HypothesisManager

SQLite-backed Bayesian hypothesis lifecycle: prior → evidence → posterior → promote or retire

HypothesisManager is v1’s research-workflow module. Each trading idea is a hypothesis with a prior, accumulated evidence, a computed posterior, and a lifecycle state (proposed, testing, promoted, retired). It persists to SQLite so hypotheses survive process restarts and can be audited after the fact.

Import

python
from horizon.fund._hypothesis import HypothesisManager

Lifecycle states

  • proposed: registered but not yet actively tested
  • testing: collecting evidence, updating posterior
  • promoted: posterior exceeds confidence threshold; strategy goes live
  • retired: posterior dropped below threshold or lifetime expired

Bayesian updating

Register a hypothesis

Set a prior (e.g., "I believe this strategy has 55% hit rate") and a target (what evidence would confirm/deny it).

Record evidence

As trades execute, record outcomes. Each observation updates the posterior using Bayesian math.

Check the posterior

At any time, query the posterior probability that the hypothesis is true. Compare to your confidence threshold.

Promote or retire

If the posterior exceeds the threshold, promote the hypothesis (start live trading). If it drops below, retire it. Otherwise keep testing.

API

python
class HypothesisManager:
    def __init__(
        self,
        db_path: str = "hypotheses.db",
        confidence_threshold: float = 0.80,
    ) -> None:
        ...

    def register(
        self,
        name: str,
        description: str,
        prior: float,
        target_evidence: int = 100,
    ) -> str:
        """Register a new hypothesis. Returns its ID."""

    def record_evidence(
        self,
        hypothesis_id: str,
        outcome: float,                  # 1.0 = confirming, 0.0 = contradicting
        metadata: dict = None,
    ) -> None:
        """Append a new observation and update the posterior."""

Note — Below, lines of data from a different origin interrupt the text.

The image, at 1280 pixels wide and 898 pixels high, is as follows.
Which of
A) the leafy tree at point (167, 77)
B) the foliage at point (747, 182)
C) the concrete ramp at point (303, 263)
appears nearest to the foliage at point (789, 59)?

    def posterior(self, hypothesis_id: str) -> float:
        """Current posterior probability."""

    def should_promote(self, hypothesis_id: str) -> bool:
        """True iff posterior exceeds confidence_threshold."""

    def promote(self, hypothesis_id: str) -> None:
        """Mark hypothesis as promoted."""

    def retire(self, hypothesis_id: str, reason: str) -> None:
        """Mark hypothesis as retired."""

    def list_all(self, state: str = None) -> list[Hypothesis]:
        """List hypotheses, optionally filtered by state."""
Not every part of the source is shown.